И потом, думала она, темная ночь на этих пустынных холмах — не самое лучшее время для разговоров о пророчествах; а тонкая линия охры у входа в их убежище — защита весьма ненадежная. Кто знает, какое существо таится снаружи, желая подслушать их разговор?
Глава пятнадцатая
Фин-Кединн смотрел, как лесная куница взлетает вверх по стволу дерева. Затем двинулся дальше — осторожно, почти беззвучно. Тот, кого он искал, вполне возможно, прислушивается.
Много дней он осматривал те места, где когда-то любил охотиться вместе с другими охотниками. На самой границе Сердца Леса в племени Рыси ему сообщили, что слышно о том, кого он ищет; а люди из племени Летучей Мыши даже вроде бы видели некие следы, и это заставило Фин-Кединна снова двинуться на юг. И вот теперь, пока он бродит по этому ущелью, Торак и Ренн где-то там, в постоянной опасности, одни против могущественной Эостры…

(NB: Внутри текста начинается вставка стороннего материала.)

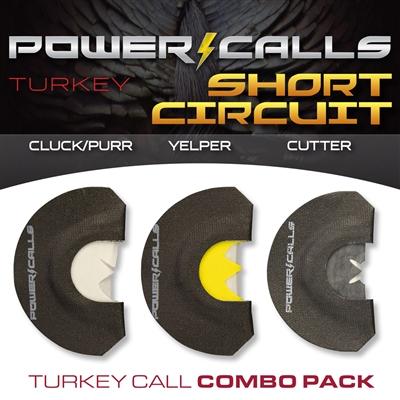 Power Calls Short Circuit Combo Pack (CLUCK/PURR YELPER CUTTER)
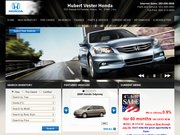 Hubert Vester Honda Website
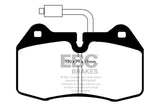 EBC 94-03 Ferrari 456 5.5 Yellowstuff Front Brake Pads - DP41032/2R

Вокруг все застыло и казалось совершенно неподвижным. А ведь еще совсем недавно эти скалы были полны гулкого эха, и меж ними бежала болтливая река, которую ледяная буря сковала теперь своим морозным дыханием, каждую каплю воды превратив в лед. Теперь речке придется ждать конца зимы. Вон та волна так и застыла, налетев на валун, и тоже будет дожидаться теплых весенних дней, чтобы вновь взметнуться и помчаться дальше.
Тропа привела Фин-Кединна к развилке. Одна извилистая тропинка шла на запад, вторая — на восток, в глубь холмов. Никаких следов на снегу не было. Что ж, придется надеяться, что Лес сам выведет его, куда нужно. Поможет, конечно, и то, что он когда-то неплохо знал того, кого ищет.
Он сделал несколько шагов по первой тропе. Из-под ног у него вспорхнул дятел. Взлетел на сосну и, наклонив ярко-красную головку, уставился на него. «Кик! Кик!»— крикнул дятел и полетел прочь.
Затем вдали послышалось щелканье белки, скачущей с ветки на ветку. Фин-Кединн прошел еще немного и на пеньке нашел кучку экскрементов, обладавших сложным, мускусным запахом. Это, конечно, лесная куница; возможно, та самая, которую он уже видел.
«Нет, здесь слишком много лесных обитателей, — подумал он. — Пожалуй, это все-таки не та тропа».
Фин-Кединн вернулся к развилке и пошел по второй тропинке. Могучие ели вокруг были похожи на замороженные белые конусы. Под одним таким конусом зубр проломил лед копытами, желая добраться до сухого кипрея.
Само по себе это, собственно, ни о чем не свидетельствовало, но среди остатков кипрея Фин-Кединн заметил обнажившийся сосновый корень с частично содранной корой. А к корню прилип плотный блестящий коричневый волосок. Фин-Кединн догадался, что после зубра сюда приходил благородный олень и немного погрыз сосновый корень; но хорошенько полакомиться не успел: что-то его спугнуло. Следы, оставленные оленем возле тропинки, были глубоки и находились на расстоянии широкого прыжка друг от друга. Значит, за оленем кто-то гнался?